Tissue harvest and digestion

Mice were euthanized by CO2 and peripheral lymph nodes and spleens were directly picked up and homogenized using 15 ml glass grinders. Lungs were perfused using 1× PBS at about 30 ml per mouse, cut into small pieces (1 mm3), homogenized with a 10 ml pipette and resuspended in 4 ml Collagenase D (Roche, Indianapolis, IN). For complete digestion, lung tissues were kept in a water bath (37 °C) for 25 min. Digestion was stopped by the addition of 0.1 M EDTA, and digested tissues were homogenized using glass grinders. Bone marrow was harvested by flushing cut bones with 1× PBS.
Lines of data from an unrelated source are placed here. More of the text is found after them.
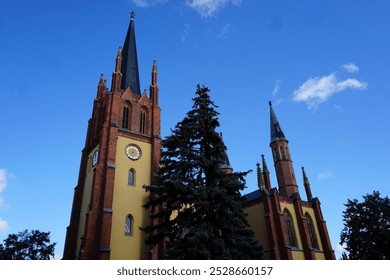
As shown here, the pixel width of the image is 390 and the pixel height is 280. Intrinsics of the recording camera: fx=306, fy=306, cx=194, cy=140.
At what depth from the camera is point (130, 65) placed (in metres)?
36.1

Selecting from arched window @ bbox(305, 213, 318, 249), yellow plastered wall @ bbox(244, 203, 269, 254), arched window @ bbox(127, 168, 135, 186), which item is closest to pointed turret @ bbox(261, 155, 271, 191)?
yellow plastered wall @ bbox(244, 203, 269, 254)

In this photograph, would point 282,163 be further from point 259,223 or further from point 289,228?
point 259,223

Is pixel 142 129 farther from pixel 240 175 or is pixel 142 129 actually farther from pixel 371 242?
pixel 371 242

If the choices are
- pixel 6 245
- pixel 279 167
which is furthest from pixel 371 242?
pixel 6 245

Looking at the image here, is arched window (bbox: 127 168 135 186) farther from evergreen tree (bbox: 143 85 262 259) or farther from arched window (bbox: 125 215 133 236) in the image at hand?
evergreen tree (bbox: 143 85 262 259)

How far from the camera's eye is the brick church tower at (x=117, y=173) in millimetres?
22688

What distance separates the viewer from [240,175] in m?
17.3

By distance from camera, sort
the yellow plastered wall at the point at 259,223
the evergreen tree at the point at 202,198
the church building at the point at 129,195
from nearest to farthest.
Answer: the evergreen tree at the point at 202,198, the church building at the point at 129,195, the yellow plastered wall at the point at 259,223

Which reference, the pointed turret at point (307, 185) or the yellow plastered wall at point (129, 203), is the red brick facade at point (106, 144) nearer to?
the yellow plastered wall at point (129, 203)

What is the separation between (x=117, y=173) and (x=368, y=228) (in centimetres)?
2880

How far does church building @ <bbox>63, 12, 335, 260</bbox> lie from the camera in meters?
23.2

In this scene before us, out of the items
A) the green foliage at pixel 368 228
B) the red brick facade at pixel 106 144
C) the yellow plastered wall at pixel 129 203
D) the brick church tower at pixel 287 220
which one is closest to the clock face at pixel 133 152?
the yellow plastered wall at pixel 129 203

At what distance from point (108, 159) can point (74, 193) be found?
22.2ft

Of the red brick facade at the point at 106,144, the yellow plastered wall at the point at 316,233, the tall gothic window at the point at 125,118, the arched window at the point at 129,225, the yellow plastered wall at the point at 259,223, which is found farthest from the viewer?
the yellow plastered wall at the point at 316,233
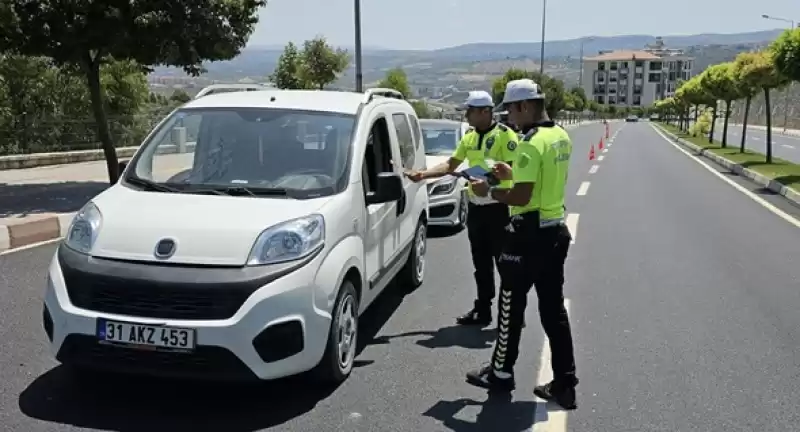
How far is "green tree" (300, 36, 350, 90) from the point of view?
114 ft

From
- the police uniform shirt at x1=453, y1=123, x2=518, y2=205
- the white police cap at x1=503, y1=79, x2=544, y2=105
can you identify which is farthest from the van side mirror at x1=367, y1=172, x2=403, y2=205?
the white police cap at x1=503, y1=79, x2=544, y2=105

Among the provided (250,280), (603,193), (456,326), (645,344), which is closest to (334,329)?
(250,280)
Intracellular cytokine staining after in vitro stimulation

Single cell suspension from adoptively transferred mice was incubated at 2 × 106 cells/ml in RP-10 with 0.2 µM OVA257–264 peptide and 1 µl Brefeldin A (Biolegend) for 3.5 hrs at 37°C 9, 10. Cells were fixed in fixing buffer (Biolegend) for 15 min at 4°C, permeablized in Saponin-containing Perm/Wash buffer (Biolegend) for another 15 min at 4°C, and stained with PE-conjugated antibody to IFNγ or APC-conjugated antibody to TNFα for 30 min at 4°C. Cells were then washed once with Perm/Wash buffer, and once with PBS containing 2% FBS.

Statistical analysis

Data was graphed and analyzed using a two-tailed Student's t test or Two-way ANOVA (GraphPad Prism 5.0 software. La Jolla, CA) 9, 10. Comparisons with a P value of <0.05 were considered significantly different.

Supplementary Material

1

Acknowledgements

We thank Drs. MF Mescher and SC Jameson from the University of Minnesota for providing reagents. The authors have declared that no competing interests exist. This work was supported by National Institutes of Health Grants R21AI095715A (to X. Z.) and Startup from UMD (to X. Z.).

Footnotes

Conflict of Interest

All other authors declare no financial or commercial conflict of interest.